Nicole Rainey had a plan.
The 22-year-old mother of two was going to put work on hold for 13 months while she completed a practical nursing program at Brightwood College in Las Vegas. Then, she was going to return to work and try to complete a higher-level nursing degree online.
She got a Pell Grant, took out $12,000 in federal loans and secured a private loan, too. The single mom also ran up child care bills for her 5-year-old daughter and her 8-month-old son.
Her plans came crashing down Wednesday as Brightwood, a private, for-profit nursing school, shut its doors abruptly, leaving students and staff in the lurch. Rainey said she and other students had heard rumors about a possible closure three weeks ago, but were assured that the local campus was in good standing and wouldn’t be affected.
Instead, she got an email saying the college would close for good on Friday.
“It’s devastating,” said Rainey. “I think I’d rather have just not gotten into the program instead of getting in the program, starting it, then getting it taken away.”
Brightwood College on Sahara Avenue — which has also been known as Professional Careers, Inc., Heritage College and Kaplan College since 1990 — was one of many campuses nationwide shuttered by Education Corp. of America. The Las Vegas campus offered seven certification programs, including medical billing and coding, medical assistant X-ray technician and practical nursing.

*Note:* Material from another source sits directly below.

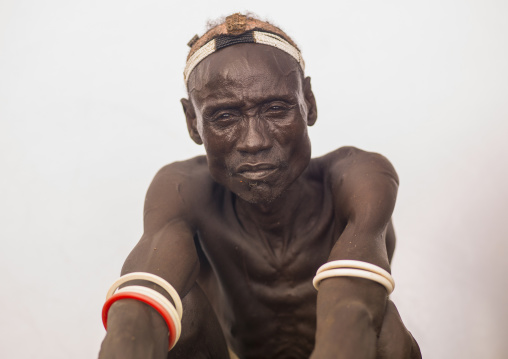Karo tribe man portrait, Omo valley, Korcho, Ethiopia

Education Corp. of America owns more than 75 Brightwood campuses across the U.S. and enrolls at least 20,000 students in mostly certificate-granting professional disciplines such as cosmetology, culinary arts and medical and dental assistant programs, according to Insider Higher Ed. The company has previously had financial issues, according to the publication, and recently launched a lawsuit against the U.S. Department of Education trying to maintain access to federal student aid. The lawsuit was dismissed.
About 670 students attended the Las Vegas campus last year, according to the National Center for Education Statistics, which relies on data reported to the U.S. Department of Education. Tuition was more than $16,000 for the 2017-18 academic year.
An employee at the school declined to comment on the closure, referring media requests to the parent company. Multiple calls and emails to Education Corp. of America were not returned.
Fred Olmstead, a lawyer with the Nevada State Board of Nursing, said Brightwood College students performed well academically and had an 84 percent success rate passing the required exams to begin working as licensed practical nurses.
“We got the news today with everybody else,” Olmstead said. He said the board is giving affected students information about other schools in the state where they may be able to continue their educations. UNLV, Nevada State College and College of Southern Nevada all have nursing programs as well.
The email to students said they would receive credit for all the courses they took and passed by Friday. Information on accessing transcripts should be available in the next few weeks, according to the email. The email encouraged students to contact other institutions to find out whether they were eligible to transfer.
In 2016, ITT Technical Institute, also a nationwide for-profit college chain, shuttered 130 campuses with little notice. At the time, it was considered one of the largest college closures in American history. That chain was also plagued with financial issues before closure. ITT Tech had campuses in Henderson and North Las Vegas at the time of the shutdown.